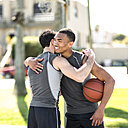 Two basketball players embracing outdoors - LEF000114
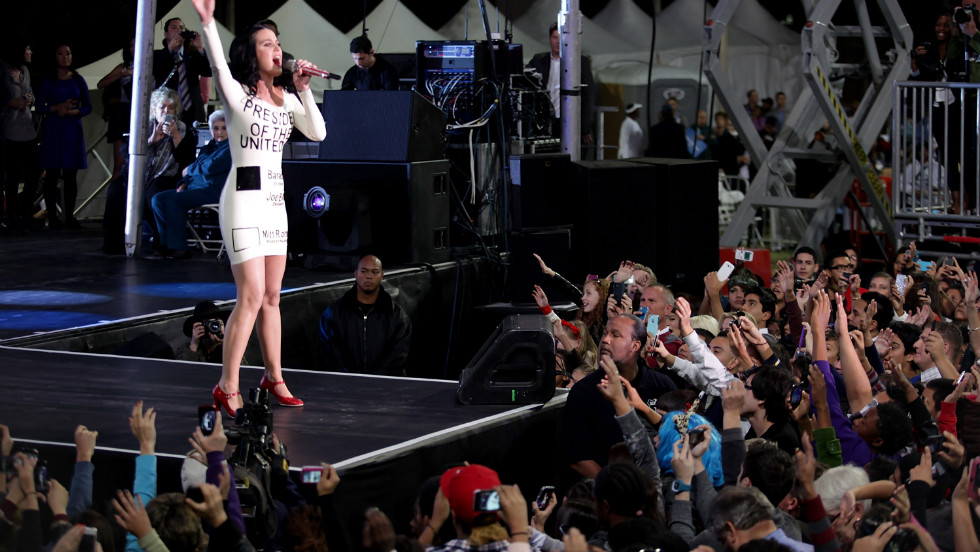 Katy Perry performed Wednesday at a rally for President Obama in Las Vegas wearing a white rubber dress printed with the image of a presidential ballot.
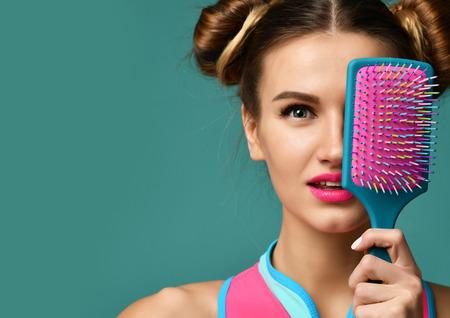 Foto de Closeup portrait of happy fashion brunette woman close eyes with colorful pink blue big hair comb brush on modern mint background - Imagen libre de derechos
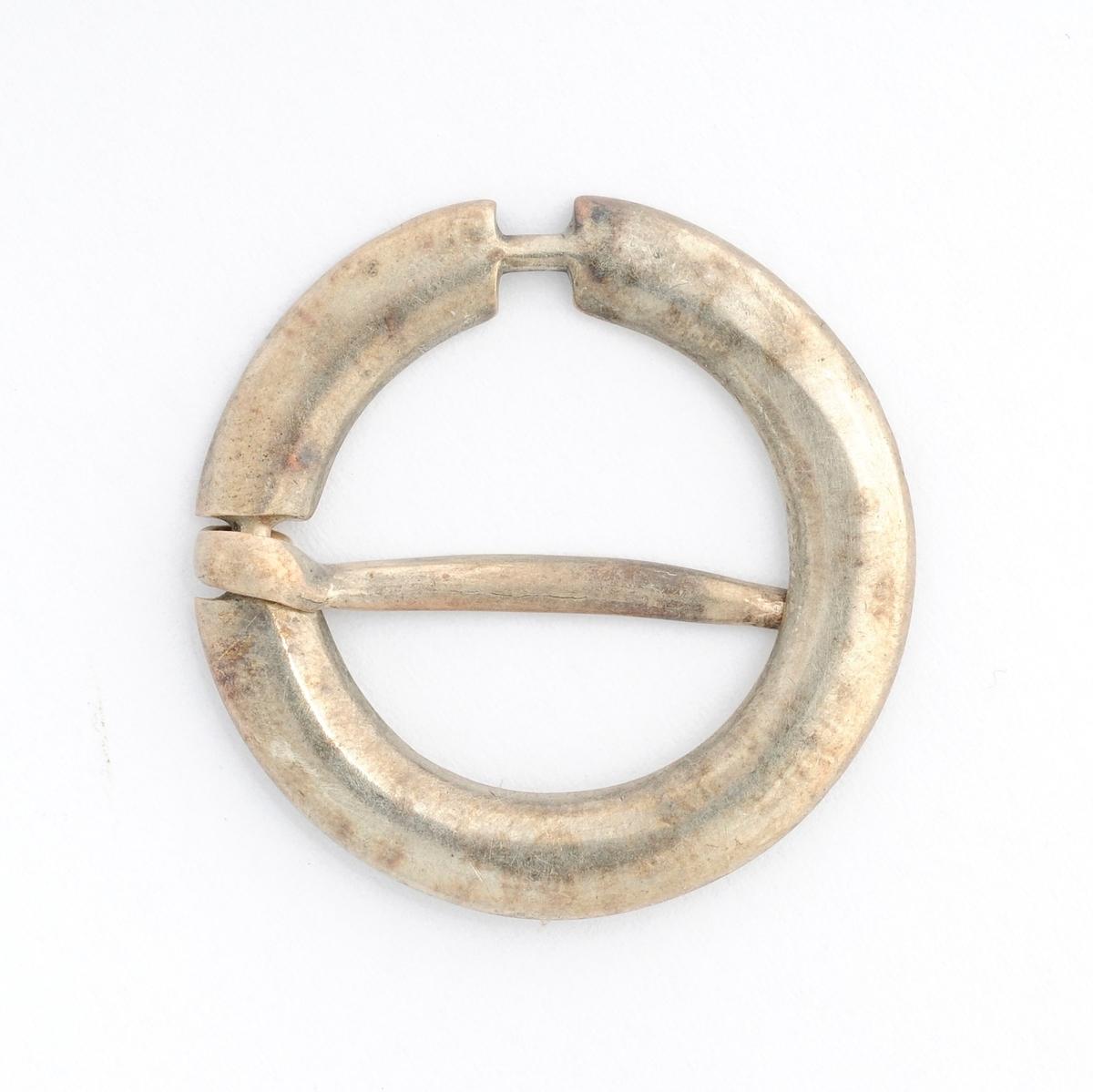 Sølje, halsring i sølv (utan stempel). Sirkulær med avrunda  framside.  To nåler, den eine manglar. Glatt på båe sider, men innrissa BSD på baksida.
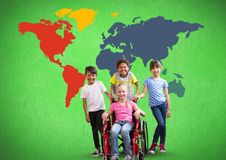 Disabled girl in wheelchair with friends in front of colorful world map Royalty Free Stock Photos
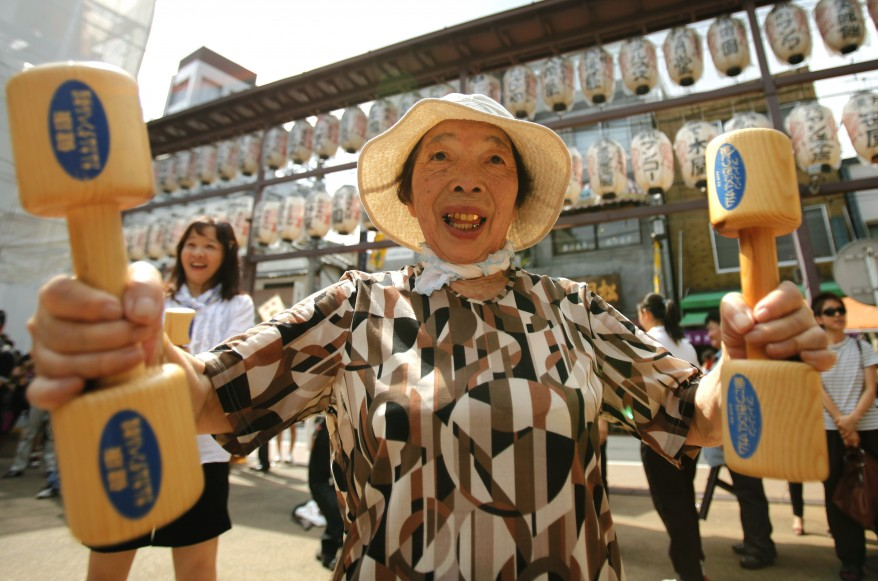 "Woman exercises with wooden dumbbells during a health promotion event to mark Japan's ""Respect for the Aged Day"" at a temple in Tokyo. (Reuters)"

══════

**What to do**.
Given the entries above, transcribe exactly the lines from the one holding "Sølje, halsring i" through the one holding "Disabled girl in"; pictures do not belong in the transcription.

**The answer**.
 Sølje, halsring i sølv (utan stempel). Sirkulær med avrunda  framside.  To nåler, den eine manglar. Glatt på båe sider, men innrissa BSD på baksida.
 Disabled girl in wheelchair with friends in front of colorful world map Royalty Free Stock Photos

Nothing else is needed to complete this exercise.